This report investigates the significance and the cost of an Australian owned, managed and crewed fleet of petroleum tankers to improve the security of Australia’s liquid fuel supply chains. In recent years, commentators have rightly focussed on geopolitical threats as the primary security concern, but this report argues that economic instability has the potential to disrupt petroleum supply and that this risk may be rapidly escalating in significance. The cost of addressing this risk is comparatively low: even carrying Australia’s entire import volume on a fleet of Australian tankers would cost less than one extra cent per litre.
The wisdom of Australia’s current ‘leave it to the market’ policies varies with the geopolitical and economic risks facing the country. In addition to growing tensions in the South China Sea through which a significant percentage of our petroleum products transit, economists are alarmed by the financial risks created by the debt-driven growth model of the world’s major economies.
The International Monetary Fund warns that the world is at risk of another financial meltdown as a result of global debt levels being well above those at 2008 levels and the failure of governments and regulators to implement the reforms necessary to protect the financial system from reckless behaviour. Senior executives from the Bank for International Settlements warn that the ‘unprecedented asset price bubble engineered by G7 central banks is a ticking time-bomb that is ready to burst after seven years of near zero interest rates and speculative excesses in bonds, stocks and real estate.’
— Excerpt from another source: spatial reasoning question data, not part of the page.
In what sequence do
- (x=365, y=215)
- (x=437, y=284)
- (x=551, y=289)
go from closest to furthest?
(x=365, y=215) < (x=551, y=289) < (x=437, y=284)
Many commentators consider that a financial crisis will occur eventually and some anticipate that it will be far bigger than the 2008 crisis. Furthermore, a banking liquidity crisis in any of the G7 economies can be expected to generate a cascading effect with global consequences for the international shipping market.
Air Vice-Marshal John Blackburn RAAF (Ret’d) has expressed concern that Australia’s international and coastal CPP supply chains have not been the subject of a comprehensive, independent security assessment. Instead, Blackburn notes: ‘we need to apply the national security framework and analytical methods that we have applied to our nation’s defence forces to areas of risk such as energy security, that are critical to our national security.’
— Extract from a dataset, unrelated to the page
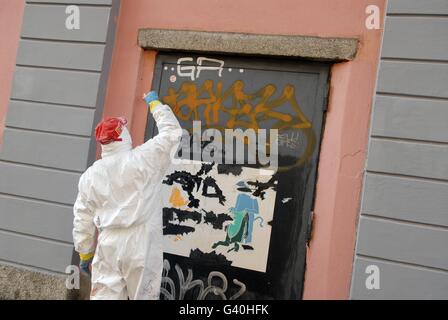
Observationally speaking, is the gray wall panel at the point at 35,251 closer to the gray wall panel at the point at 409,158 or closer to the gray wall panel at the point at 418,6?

According to Blackburn, a thorough risk assessment should investigate the potential impact of geopolitical and economic disruption across all major elements of the national and regional petroleum supply chain, including ownership, management and crewing of tankers. The Maritime Union points out that unlike Australian seafarers, foreign crews have no background checks yet they are carrying petroleum products, ammonium nitrate and LNG around the Australian coast and close to the middle of major population centres.
Blackburn recommends that we should decide whether we want a proportion of our liquid fuel supply to be secure: if so, how much and for what purpose? We then need to determine the optimal way of achieving this level of security, considering both demand and supply related initiatives. A satisfactory investigation into these issues should, in Blackburn’s view, encourage Australia to move petroleum supply chain arrangements from the current ‘just in time’ to a ‘just in case’ structure.